Cycling is indeed a worthy pastime. In fact, as I tell myself frequently, I could be into much worse! The friendships, the fitness, the fun (the coffee afterwards!)--it's all good. But this new kind of training has me thinking about spiritual disciplines. For Christians who seek to grow in Christlikeness, for those who want to be transformed from their old lives into the new, the spiritual disciplines serve as aids to growth. They put us in a place where transformation, by God's Spirit, becomes possible.

Physical training is like that: we do the disciplined workouts, which--along with rest and healthy eating--allow a mysterious adaptive process in our bodies to take place. Particularly as we rest, our bodies knit new tissues, mend tiny tears, and lay down new networks of fresh capillaries. We really do become transformed! Our heart rates slow, our body fat disappears, our blood pressure drops, and our endurance expands. Why, before we know it, we've become fit!

Spiritual growth is similar: by attending to our spiritual health, by nourishing ourselves on healthy thoughts harvested from Scripture, by aligning ourselves with lifestyles that promote the good of ourselves and others, by putting off destructive habits, we slowly conform to a new self--a self born in Jesus and awakened in his resurrection from the dead. Daily prayer teaches us an intimate fluency with God. Bible reading corrects mistaken notions of ourselves, others and the world. Faith, as we rely on it more and more, grows like a muscle. Serving others teaches us loving endurance. Most of all, obedience--putting into practice these Christ-centered lifestyles and behaviors--presents our bodies and entire selves to God that we may be reshaped--forever. It's spiritual fitness.

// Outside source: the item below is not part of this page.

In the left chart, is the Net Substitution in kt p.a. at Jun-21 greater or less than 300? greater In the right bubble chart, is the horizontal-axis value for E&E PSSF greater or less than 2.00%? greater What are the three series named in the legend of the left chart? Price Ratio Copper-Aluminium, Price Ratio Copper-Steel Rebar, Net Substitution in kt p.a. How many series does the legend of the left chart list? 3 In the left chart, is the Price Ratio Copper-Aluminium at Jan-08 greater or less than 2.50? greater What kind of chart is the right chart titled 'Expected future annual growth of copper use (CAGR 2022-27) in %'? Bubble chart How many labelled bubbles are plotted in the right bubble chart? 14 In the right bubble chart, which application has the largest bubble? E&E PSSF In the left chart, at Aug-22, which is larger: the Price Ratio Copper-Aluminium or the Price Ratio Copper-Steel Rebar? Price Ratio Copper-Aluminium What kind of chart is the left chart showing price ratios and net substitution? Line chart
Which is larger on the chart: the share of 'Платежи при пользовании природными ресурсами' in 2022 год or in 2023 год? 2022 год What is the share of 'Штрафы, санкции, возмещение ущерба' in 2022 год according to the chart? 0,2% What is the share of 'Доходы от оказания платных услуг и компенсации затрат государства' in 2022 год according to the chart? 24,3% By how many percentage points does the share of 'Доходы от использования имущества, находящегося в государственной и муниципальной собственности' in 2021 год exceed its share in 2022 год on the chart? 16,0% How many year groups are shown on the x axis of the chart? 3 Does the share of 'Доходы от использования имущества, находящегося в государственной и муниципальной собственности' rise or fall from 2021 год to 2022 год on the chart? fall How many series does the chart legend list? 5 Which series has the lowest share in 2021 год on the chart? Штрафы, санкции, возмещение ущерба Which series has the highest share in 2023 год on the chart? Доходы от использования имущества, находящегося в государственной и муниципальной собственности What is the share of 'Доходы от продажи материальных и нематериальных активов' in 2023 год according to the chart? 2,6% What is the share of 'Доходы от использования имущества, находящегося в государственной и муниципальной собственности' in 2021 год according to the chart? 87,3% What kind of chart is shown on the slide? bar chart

As the apostle Paul puts it above, "physical training is of some value." Indeed it is! But, as he goes on to write: "godliness is valuable in every way, holding promise for both the present life and the life to come." I live in Boulder, Colorado, a place known for its physical fitness. May I--may we, wherever we live--dedicate ourselves to the pursuit of a spiritual fitness as well--both for now and forevermore.